Что ее жизнь? Десяток чулок с ажурным кружевом, дешевая косметика, советские духи. Гормональные таблетки, визиты к гинекологу, стыдливые попытки обольстить безработного Костю из тридцать седьмой при помощи нехитрых голубцов со сметаной. А если по существу? Пятнадцатый год в педагогике. Несколько тысяч выпускников. Остывшее чувство суррогатного материнства. Этими подростками ей позволяют пользоваться только временно.

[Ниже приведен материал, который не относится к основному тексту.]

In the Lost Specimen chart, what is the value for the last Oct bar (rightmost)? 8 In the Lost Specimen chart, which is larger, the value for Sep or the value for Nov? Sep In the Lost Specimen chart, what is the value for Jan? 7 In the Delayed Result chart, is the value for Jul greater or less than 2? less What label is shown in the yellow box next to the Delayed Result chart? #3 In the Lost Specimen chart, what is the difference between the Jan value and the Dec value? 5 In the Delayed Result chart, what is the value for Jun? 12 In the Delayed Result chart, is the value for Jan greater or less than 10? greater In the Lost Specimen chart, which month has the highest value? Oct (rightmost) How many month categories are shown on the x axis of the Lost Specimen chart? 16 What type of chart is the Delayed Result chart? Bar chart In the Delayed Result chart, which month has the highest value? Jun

Сначала был университет, потом — практика, затем — такой вот предлог, отмазка: пойду-ка я в науку. Дело в том, что мужчины почему-то сторонились Екатерины, чем-то она их отталкивала. Конечно, не всем красавицами быть, но ведь и некрасавицам порой везет. Но с Екатериной, видимо, было что-то не то на уровне флюидов нервозности, острых движений, истерично приподнятых бровей, запаха. Встретив такую впервые, вы подумаете, что эта женщина — на грани срыва. И не то что-бы она выделялась из толпы или наоборот — сливалась с пейзажем. Нет. Такое впечатление, что тут замешаны какие-то потусторонние силы. Ну не знаю, допустим — венец безбрачия. Родовое проклятие. Или, скажем, давняя обида на весь мужской род, которая перестроила всю Ревину сущность и замкнула ее окончательно.

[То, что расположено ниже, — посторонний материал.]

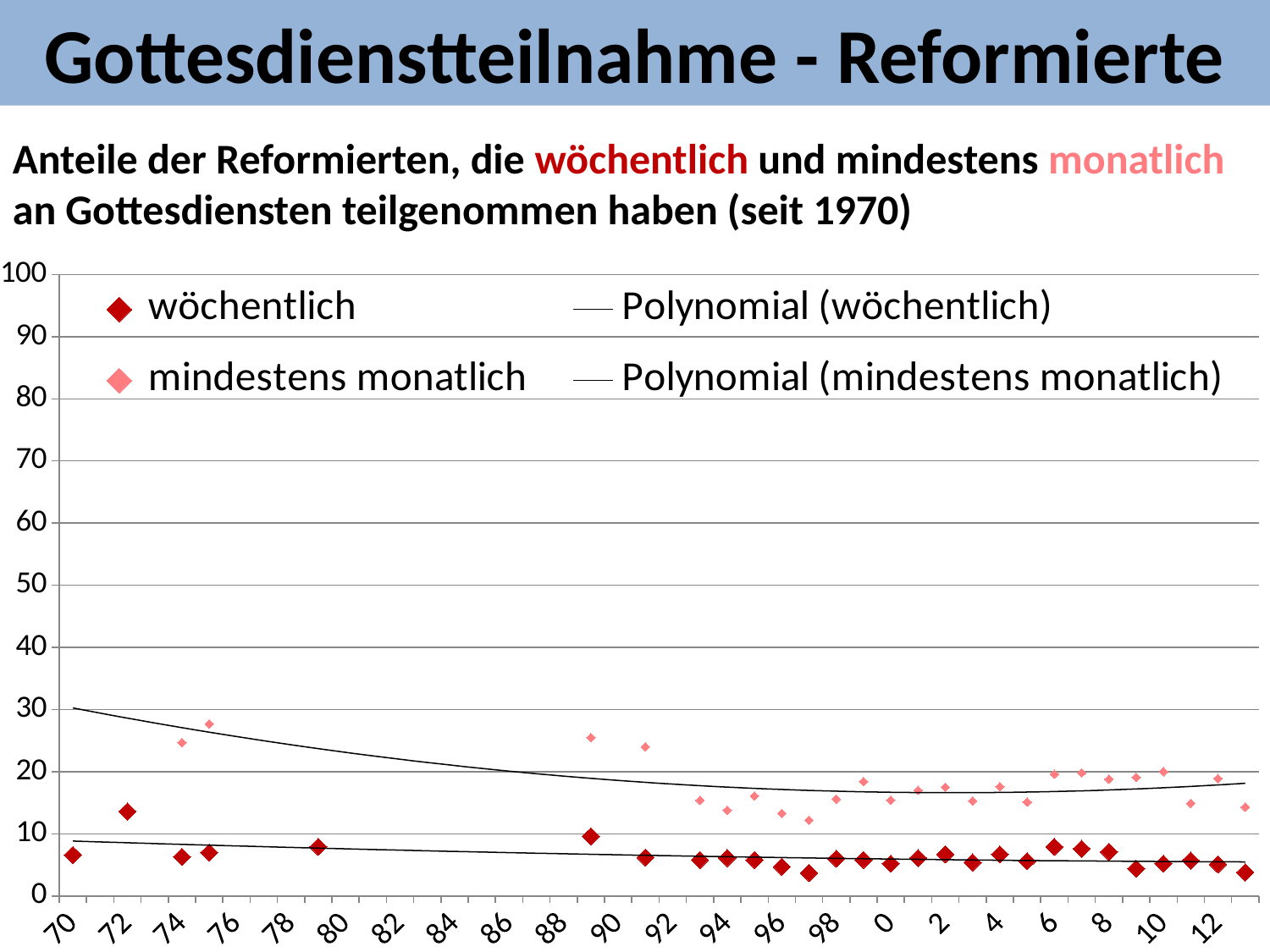
How many entries does the chart legend list? 4 Is the value for mindestens monatlich in 1989 greater or less than 20? greater Is the value for wöchentlich in 1972 greater or less than 10? greater Is the value for mindestens monatlich in 1975 greater or less than 20? greater What is the highest value shown on the vertical axis? 100 What kind of chart is shown on the slide? scatter chart Does the polynomial trendline for mindestens monatlich rise or fall between 1970 and 1990? fall Which colour marks the wöchentlich series in the legend? dark red Which series has the larger value in 1975, wöchentlich or mindestens monatlich? mindestens monatlich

Попробую описать ее внешность: лицо похоже на сдутый шарик, подбородок сливается с шеей. Может, это — зоб. Волосы жидкие, цвет — шатен вперемешку с сединой. Над левой бровью торчит прядь челки. Губы пухлые, но всегда сжатые в бледную мочалку. Затем — опущенные плечи, небольшой валик груди, ниже — валик живота. Широкие бедра, достаточно длинные ноги в чулках, под которыми просматривается рельеф расширенных вен. Она — не толстая и не худая, достаточно цельная, ее глаза словно постоянно удивляются чему-то. На переносице, разумеется, очки. Старомодные, с овальными линзами в золотой оправе. Я попытаюсь найти в ней что-нибудь привлекательное, ведь Рева была хоть и не самым лучшим, но и не самым отвратительным человеком в нашем институте. Наверное, ее самая привлекательная черта — стремление разобраться в окружающих, выделить среди них «хороших» и помочь им, поощрить, поддержать. Рева искала в наших рядах положительных героев. И тот, кто мог претендовать на эту роль, получал всевозможные поблажки. Реве хотелось приютить и обогреть такого человека, она буквально душила его заботой. Она даже заставила нас сообщить ей сотовые номера наших родителей: «Если кто будет прогуливать — позвоню». Я продиктовала израильский телефон своей мамы. Екатерина Евгеньевна держала в уме свой личный список «хороших» и «антихороших». Она готова была в любой момент прийти на помощь «хорошим», вот только возможность все никак не подворачивалась.